George also had bad acid reflux, where the stomach acid travels up towards the throat, causing heartburn, until he was six or seven months old and, as he grew, some food like yoghurt would come back out of his nose, which he found uncomfortable.
He also suffered with glue ear on his left side – a build-up of fluid which can affect hearing – something which cleft palate babies are more prone to.
Megan said: “Despite everything, George was such a happy baby, you would not think there was anything wrong with him. His smile was amazing even before his surgery.
“He had his first operation at Birmingham Children’s Hospital at five months old.”
Megan explained: “I had the operation when I was young, so I knew that George would have it too.
“I knew that if he didn’t it would affect him later in life, not just in the way he looked, but with his feeding and speech.
“The first operation took about five hours. He was so small and had to have a general anaesthetic and obviously, babies don’t understand what is going on, so he was trying to fight the anaesthetist.”
“I was so used to his lip being split in two, but they pulled the two sides of his face together and the result was brilliant,” Megan recalled.
George’s face was swollen for about a week, following his first bout of surgery, and he needed liquid morphine and ibuprofen for the pain for two weeks.
But the results were incredible.
“He looked amazing. He looked so much more comfortable. The reflux was a lot better as well,” said Megan.
Then, at 11 months, George had a three-hour operation to repair his soft palate, where he had a gap in the roof of his mouth, which was stitched together.

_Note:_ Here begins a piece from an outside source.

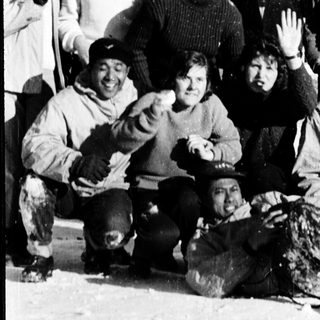 Group of people posing outdoors in winter clothing.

“Two months after his second operation, he was able to drink out of a normal bottle,” continued Megan.
“When he is eight or nine years old, he will have to have a bone graft, where surgeons will take bone from his hip or knee to strengthen his palate on the roof of his mouth,” she said.
“I also had that surgery at eight years old, which is the first operation I can remember. I had seven or eight operations altogether.
“As he gets older, it will be up to him if he wants more operations to change his mouth cosmetically.”
Megan added: “But for now he’s a happy boy, who likes climbing into everything. He was walking at nine months and he always wants to go in places he’s not allowed to.
“He loves playing with his cars and loves Peppa Pig.
“Before the operation, I was scared to do baby led weaning, but now he can eat more finger foods than he did before.
“I worried he would get stuff stuck in his palate, because it happened to me at the age of 10, when I got a carrot stuck in my palate and my stepdad had to come down and dislodge it,” she explained.
Now Megan, who has previously raised £400 for CLAPA, a voluntary organisation helping those with and affected by cleft lip and palate, wants to raise awareness of the condition.
“CLAPA sent me some special bottles and also put George on their Christmas card,” said Megan, proudly.
“I want to raise awareness of cleft palate, because there is some negativity around it and people make out it is the worst condition ever, but it is not,” she added.
“George could do anything a normal baby could do. I just want people to know it is not the end of the world to have a cleft baby.”